== Texto facilitado ==
↓↓↓

Son cajas en las que se mezcla, como mezclada está en la vida, nuestra memoria episódica y nuestra memoria emocional, el laberinto de los hechos de nuestras vidas y el laberinto de nuestras pasiones. Son cajas con recuerdos propios y recuerdos ajenos, cajas abiertas y cajas cerradas, y tal vez podamos imaginar las cajas cerradas como guardianes de pasajes de nuestras propias vidas, en cuyo caso tal conciencia podría ser el acicate para procurarnos nuestras propias cajas de memoria; de hecho, al contemplar estas cajas yo he vuelto atrás para recordar pasajes de mi vida, para repasarlos recreándome en ellos y analizando sus efectos sobre mi vida actual. Son decenas, cientos de cajas que se asemejan a los muebles secreter chinos con sus decenas de cajoncitos que guardan, encierran o esconden secretos, secretos que en estas cajas salen a la luz, se hacen públicos y así ganan realidad pues seguramente lo que no se cuenta pierde grados de existencia, pero además se esclerotiza y cercena nuestro vivir; así esta publicidad, este trabajo de extracción de vivencias lleva ciertos contenidos de lo subconsciente a lo consciente para de esta manera quizás desactivar su carga emocional, asimilándolos para así seguir viviendo más plenamente.
Las cajas de memoria son decorados, escenarios de un entorno físico que recrea peripecias vitales y cuya materialidad nos remite a lo inmaterial, al mundo mental, en realidad podríamos definirlos como escenarios mentales que nos hablan de la vida íntima de la artista y son prueba de su compromiso con el arte. Son instalaciones, o mejor dicho, microinstalaciones, que pueden definirse como objetos poéticos que nos enfrentan a la importancia de lo biográfico y a la narración misma como creadora de vida, con el objetivo de hacer arte de la propia vida, que en realidad es la materia prima del arte.

↑↑↑

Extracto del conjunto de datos
↓↓↓

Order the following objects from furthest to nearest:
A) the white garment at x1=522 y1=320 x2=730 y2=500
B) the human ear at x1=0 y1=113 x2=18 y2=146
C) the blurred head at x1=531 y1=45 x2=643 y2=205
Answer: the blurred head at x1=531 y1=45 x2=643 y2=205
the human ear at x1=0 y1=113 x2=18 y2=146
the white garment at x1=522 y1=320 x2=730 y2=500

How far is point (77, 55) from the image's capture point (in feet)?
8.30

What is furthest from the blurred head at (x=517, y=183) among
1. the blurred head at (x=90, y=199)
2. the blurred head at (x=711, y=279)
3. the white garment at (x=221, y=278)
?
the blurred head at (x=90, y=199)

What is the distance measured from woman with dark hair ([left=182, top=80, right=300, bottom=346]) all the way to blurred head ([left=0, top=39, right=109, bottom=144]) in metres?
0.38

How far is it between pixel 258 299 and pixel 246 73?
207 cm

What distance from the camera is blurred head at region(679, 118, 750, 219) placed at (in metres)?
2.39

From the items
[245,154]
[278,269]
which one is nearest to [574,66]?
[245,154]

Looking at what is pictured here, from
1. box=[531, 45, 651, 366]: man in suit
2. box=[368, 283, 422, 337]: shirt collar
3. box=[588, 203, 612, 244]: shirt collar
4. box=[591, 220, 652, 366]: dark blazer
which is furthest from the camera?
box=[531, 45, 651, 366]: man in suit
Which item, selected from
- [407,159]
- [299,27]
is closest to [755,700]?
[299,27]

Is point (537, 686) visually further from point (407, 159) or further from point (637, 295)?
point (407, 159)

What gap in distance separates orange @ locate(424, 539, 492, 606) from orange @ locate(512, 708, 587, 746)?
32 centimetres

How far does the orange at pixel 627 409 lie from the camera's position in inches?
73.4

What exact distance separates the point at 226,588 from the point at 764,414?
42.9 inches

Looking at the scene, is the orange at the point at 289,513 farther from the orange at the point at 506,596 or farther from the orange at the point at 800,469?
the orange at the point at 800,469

↑↑↑

== Pasos a seguir ==
**A.** Cita el texto sobre las cajas de memoria desde "Las cajas de" hasta "prima del arte.", incluidas ambas partes.
**B.** Escribe cómo sigue el texto sobre las cajas de memoria a partir de su última frase.
Las entradas no intervienen en nada de esto.

== Las respuestas ==
**A.**
Las cajas de memoria son decorados, escenarios de un entorno físico que recrea peripecias vitales y cuya materialidad nos remite a lo inmaterial, al mundo mental, en realidad podríamos definirlos como escenarios mentales que nos hablan de la vida íntima de la artista y son prueba de su compromiso con el arte. Son instalaciones, o mejor dicho, microinstalaciones, que pueden definirse como objetos poéticos que nos enfrentan a la importancia de lo biográfico y a la narración misma como creadora de vida, con el objetivo de hacer arte de la propia vida, que en realidad es la materia prima del arte.

**B.**
Pero quizás lo más definitorio de estas dos series complementarias, Cajas de memoria, anclada en el relato biográfico entendido como nuestro tiempo vital, y Resiliencias, centrada en el relato vital entendido desde una perspectiva geológica, sea la importancia que se confiere al proceso, un proceso pulcro y sutil que prima el valor de la creación sobre el del producto creativo, lo cual dota de vitalidad a estos proyectos pues así se genera la posibilidad de interacción con el espectador que puede entrar en el juego iniciando su propio proceso creativo con la misma metodología y la misma finalidad del trabajo de Rossana Zaera, convirtiéndose así aquél en creador de su propio relato, logrando en el mejor de los casos integrar sus experiencias a través de su actividad artística, uniendo vida y arte, insuflando vida al arte y arte a la vida.”